Copy the entries below, swapping each "nearest" for "closest" and leaving everything else unchanged.

## Data entries:
#####

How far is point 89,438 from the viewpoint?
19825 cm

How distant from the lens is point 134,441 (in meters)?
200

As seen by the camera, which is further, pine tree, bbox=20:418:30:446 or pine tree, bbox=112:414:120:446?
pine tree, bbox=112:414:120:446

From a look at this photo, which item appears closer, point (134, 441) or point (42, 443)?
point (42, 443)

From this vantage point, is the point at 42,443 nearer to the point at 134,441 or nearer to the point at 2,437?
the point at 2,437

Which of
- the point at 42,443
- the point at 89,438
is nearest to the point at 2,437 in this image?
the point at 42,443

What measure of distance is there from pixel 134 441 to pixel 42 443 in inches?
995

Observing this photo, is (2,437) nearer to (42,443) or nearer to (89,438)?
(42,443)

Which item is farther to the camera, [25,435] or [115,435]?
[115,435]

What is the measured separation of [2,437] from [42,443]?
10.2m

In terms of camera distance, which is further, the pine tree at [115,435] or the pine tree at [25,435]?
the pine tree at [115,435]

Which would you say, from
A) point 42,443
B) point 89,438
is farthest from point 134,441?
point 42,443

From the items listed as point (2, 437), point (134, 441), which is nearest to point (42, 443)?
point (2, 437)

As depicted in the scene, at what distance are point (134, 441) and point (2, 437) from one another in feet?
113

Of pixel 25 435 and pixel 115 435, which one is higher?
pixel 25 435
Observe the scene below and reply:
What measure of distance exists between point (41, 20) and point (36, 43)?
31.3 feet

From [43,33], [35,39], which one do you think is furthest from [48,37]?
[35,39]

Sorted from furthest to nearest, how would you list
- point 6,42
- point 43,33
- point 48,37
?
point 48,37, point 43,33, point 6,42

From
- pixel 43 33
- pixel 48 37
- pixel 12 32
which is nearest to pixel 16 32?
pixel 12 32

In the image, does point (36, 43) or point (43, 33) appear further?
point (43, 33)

#####

## Complete answer:
How far is point 89,438 from the viewpoint?
19825 cm

How distant from the lens is point 134,441 (in meters)?
200

As seen by the camera, which is further, pine tree, bbox=20:418:30:446 or pine tree, bbox=112:414:120:446?
pine tree, bbox=112:414:120:446

From a look at this photo, which item appears closer, point (134, 441) or point (42, 443)?
point (42, 443)

From this vantage point, is the point at 42,443 nearer to the point at 134,441 or nearer to the point at 2,437?
the point at 2,437

Which of
- the point at 42,443
- the point at 89,438
is closest to the point at 2,437 in this image?
the point at 42,443

What measure of distance is there from pixel 134 441 to pixel 42 443 in inches?
995

Observing this photo, is (2,437) nearer to (42,443) or nearer to (89,438)?
(42,443)

Which item is farther to the camera, [25,435] or [115,435]?
[115,435]

What is the measured separation of [2,437] from [42,443]?
10.2m

In terms of camera distance, which is further, the pine tree at [115,435] or the pine tree at [25,435]?
the pine tree at [115,435]

Which would you say, from
A) point 42,443
B) point 89,438
is farthest from point 134,441?
point 42,443

From the items listed as point (2, 437), point (134, 441), which is closest to point (42, 443)?
point (2, 437)

As depicted in the scene, at what distance are point (134, 441) and point (2, 437) from one another in feet?
113

Of pixel 25 435 and pixel 115 435, which one is higher?
pixel 25 435
Observe the scene below and reply:
What measure of distance exists between point (41, 20) and point (36, 43)?
31.3 feet

From [43,33], [35,39], which one do you think is furthest from [48,37]?
[35,39]

Sorted from furthest to closest, how would you list
- point 6,42
- point 43,33
- point 48,37
?
point 48,37, point 43,33, point 6,42

From
- pixel 43 33
- pixel 48 37
- pixel 12 32
which is closest to pixel 16 32?
pixel 12 32

In the image, does point (36, 43) or point (43, 33) appear further?
point (43, 33)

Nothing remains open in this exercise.